# Adding decor to your aquarium question...



## hmhs (Dec 22, 2010)

ok... this is probably a stupid question but is it okay to stick your hand in the tank (it won't change the ph balance of the water or something?). We've already got one fish in there and I wanted to put some fake plants in on the bottom.

Also... do you have to buy plants that are made to go in an aquarium or will other artificial plants do? I assume you'd need to wash them real well? What about other decor items? My son has some sea shells from the beach last summer... would that be okay?

Thanks a bunch!!!


----------



## jrman83 (Jul 9, 2010)

Your arms/hands and anything you put in your tank should be rinsed with clean water thoroughly. You can put other plants in there like silk ones, but you risk them rotting away as they are not meant to be submerged 24/7. Watch sea shells, as they CAN affect water parameters. If I wanted shells, I'd get fake ones.
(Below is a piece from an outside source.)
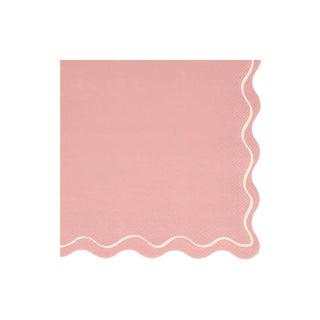 A pink Mixed Wavy Line Large Napkin by Meri Meri perfect for a party table.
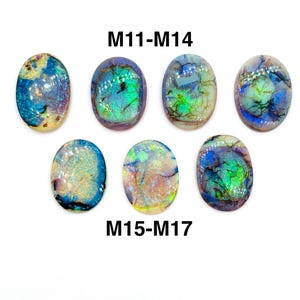 May include: Seven oval-shaped opals with iridescent colors of blue, green, and yellow. The opals are arranged on a white background. The text "M11-M14" and "M15-M17" is printed in black above and below the opals.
A little more to it than that, but in general I'd stay away from them.


----------



## majerah1 (Oct 29, 2010)

Clean your hands of any lotion or soap.This can make the fish sick.I would advise against using plants not made for aquariums.Many silk ones have wires in them and this can cause rust and kill the fish.Plastic ones im not sure but the way they smell,id say they are not good.

I have my hands in my tank on a daily basis,lol.I have live plants and am constantly trimming.


----------